[Selected extract]:
-.-.-

Re: [RFC][PATCH 4/7] smp: Optimize send_call_function_single_ipi()

From: Peter Zijlstra
Date: Wed May 27 2020 - 05:56:59 EST


On Tue, May 26, 2020 at 06:11:01PM +0200, Peter Zijlstra wrote:
> Just like the ttwu_queue_remote() IPI, make use of _TIF_POLLING_NRFLAG
> to avoid sending IPIs to idle CPUs.
>
> Signed-off-by: Peter Zijlstra (Intel) <peterz@xxxxxxxxxxxxx>
> ---
> kernel/sched/core.c | 10 ++++++++++
> kernel/sched/idle.c | 1 +
> kernel/sched/sched.h | 2 ++
> kernel/smp.c | 16 +++++++++++++++-
> 4 files changed, 28 insertions(+), 1 deletion(-)
>
> --- a/kernel/sched/core.c
> +++ b/kernel/sched/core.c
> @@ -2296,6 +2296,16 @@ static void wake_csd_func(void *info)
> sched_ttwu_pending();
> }
>
> +void send_call_function_single_ipi(int cpu)
> +{
> + struct rq *rq = cpu_rq(cpu);
> +
> + if (!set_nr_if_polling(rq->idle))

-.-.-

[Supplied information]:

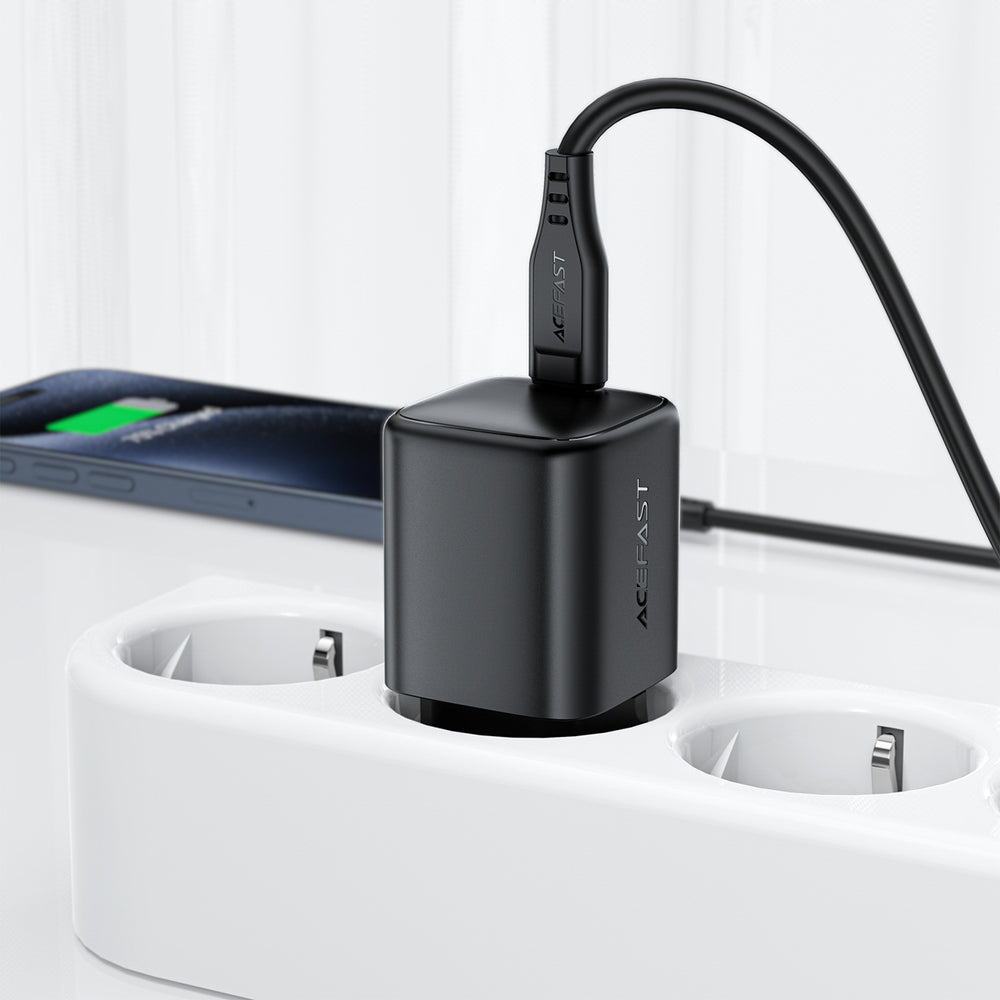 Acefast A134 67W GaN USB-C Wall Charger - sort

-.-.-

[Activity list]:
- 1) Please reproduce part of the patch email word for word, beginning at the words "From: Peter Zijlstra" and stopping after "to idle CPUs.".
- 2) Answer these questions using the patch email:
(a) Who sent the reply, and on what date?
(b) How many files does the patch change, and how many insertions and deletions does it make?
(c) Which flag does the patch use to avoid sending IPIs to idle CPUs?
The listing comes from a separate source unrelated to the patch email.

[Answer set]:
- 1)
From: Peter Zijlstra
Date: Wed May 27 2020 - 05:56:59 EST


On Tue, May 26, 2020 at 06:11:01PM +0200, Peter Zijlstra wrote:
> Just like the ttwu_queue_remote() IPI, make use of _TIF_POLLING_NRFLAG
> to avoid sending IPIs to idle CPUs.

- 2)
(a) Peter Zijlstra, on Wed May 27 2020.
(b) 4 files, with 28 insertions and 1 deletion.
(c) _TIF_POLLING_NRFLAG.